The Griffins and their friends, Joe Swanson and Glenn Quagmire, were helping Lois' parents, Carter and Babs Pewterschmidt, fix up their mansion.
"Thank you so much for helping us, Lois," Babs said. "We've been short-handed. Some Mexicans just cannot take a joke."
"Tell me about it," Carter said. "It was hella funny when I shot at them."
"No problem," Lois said. "But you really should lay off on the racism."
"Mom," Meg said, "I have teenager problems."
"I'm busy, Meg. Ask your grandparents about it. It's my day off from being a good mother."
"All these kids at school are always being mean to me," Meg explained.
"Why don't you talk to your fat father about this," Carter said.
Meg walked over to her father, Peter, who was hammering nails into the fence.
"Dad, I really need to talk to someone."
"Shut up, Meg."
"Ugh! I just don't understand people!"
"What's to understand?" Quagmire asked. "It's all about sex. We all love sex! Giggity-giggity! When it comes to sex, every man needs a penis."
"What this man needs is some legs," Joe said as he rolled up in his wheelchair. "I would kill for some legs."
Meg walked over to a fens surrounding pigs. She climbed up and balanced herself on top of the fence. Peter crept over, crouching stealthily, and pushed Meg in.
"Hehehe, hehehe, hehehe!"
"Ah!" Meg screamed. "Help me."
Chris ran in and pulled Meg out. He panted as he stopped to rest.
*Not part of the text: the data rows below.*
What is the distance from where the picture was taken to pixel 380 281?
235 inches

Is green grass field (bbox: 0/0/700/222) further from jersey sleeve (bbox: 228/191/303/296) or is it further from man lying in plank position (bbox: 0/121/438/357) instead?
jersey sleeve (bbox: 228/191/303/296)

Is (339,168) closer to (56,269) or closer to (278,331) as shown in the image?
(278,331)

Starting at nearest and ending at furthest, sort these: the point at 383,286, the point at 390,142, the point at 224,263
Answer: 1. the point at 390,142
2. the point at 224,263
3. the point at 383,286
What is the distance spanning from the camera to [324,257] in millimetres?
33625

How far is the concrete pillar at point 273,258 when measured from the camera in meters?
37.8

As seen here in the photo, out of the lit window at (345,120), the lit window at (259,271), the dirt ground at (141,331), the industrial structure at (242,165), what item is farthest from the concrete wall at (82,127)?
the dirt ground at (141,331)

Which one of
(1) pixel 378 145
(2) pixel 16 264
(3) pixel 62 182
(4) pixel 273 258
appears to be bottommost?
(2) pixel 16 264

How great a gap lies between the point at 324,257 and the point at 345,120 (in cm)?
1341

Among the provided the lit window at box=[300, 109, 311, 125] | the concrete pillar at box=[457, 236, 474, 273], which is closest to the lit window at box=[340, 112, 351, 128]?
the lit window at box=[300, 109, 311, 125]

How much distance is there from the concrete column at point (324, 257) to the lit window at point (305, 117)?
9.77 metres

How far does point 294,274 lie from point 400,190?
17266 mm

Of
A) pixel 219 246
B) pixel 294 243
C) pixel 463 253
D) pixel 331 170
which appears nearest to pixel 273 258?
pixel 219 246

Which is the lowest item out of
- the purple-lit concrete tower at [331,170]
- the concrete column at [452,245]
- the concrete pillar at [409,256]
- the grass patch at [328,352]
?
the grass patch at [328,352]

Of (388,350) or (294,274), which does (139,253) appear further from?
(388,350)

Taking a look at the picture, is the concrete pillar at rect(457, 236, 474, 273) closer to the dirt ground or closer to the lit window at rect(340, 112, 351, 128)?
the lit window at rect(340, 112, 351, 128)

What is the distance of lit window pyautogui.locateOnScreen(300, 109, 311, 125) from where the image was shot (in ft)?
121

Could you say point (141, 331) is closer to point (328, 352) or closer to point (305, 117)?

"You look more scared than I was," Meg said.
"I guess what I need is COURAGE," Chris replied.
"Be nice to the pigs and stay out of trouble!" Babs said.
"But I didn't even do anything!" Meg said before letting out a sigh and began to sing.
Somewhere over the rainbow...
"Shut up, Meg," Peter said.
Suddenly, a tornado arrived. Chris pointed at it.
"It's a twister! It's a twister! And that's where we got the title from."
Carter, Babs, Joe, Quagmire, Chris, Stewie, Lois, and Peter went inside the cellar and closed the door. Meg knocked frantically on the door.
"Let me in!"
"It's Meg!" Lois said.
"Don't worry," Peter said. "I've got a firm grip on the door."
Brian ran up to Meg's side.
"I was just peeing on the grass over there. We've gotta go somewhere safe."
"Let's go inside the house!" Meg said.
"Right. Because that sounds perfectly safe."
Brian followed Meg into the house. The wind was blowing the chandelier up above so hard that it fell off of its chain and fell on Meg's head.
"Told you," Brian said.
When Meg opened her eyes, she was wearing a blue and white dress. She looked out the window and saw people rowing a boat in midair.
"Okay. I think it's pretty obvious that this is a dream. What other explanation is there?"
Next, she saw a hot air balloon being piloted by Thaddeus Griffin, Peter's evil twin brother.
"Ha, hahaha, haha!"
The house fell from the sky and landed on the ground.
"Wow," Meg said. "Amazing how I am unharmed by that landing."
"The laws of physics are clearly off today," Brian said before looking at his fur. "Oh crap! I'm black!"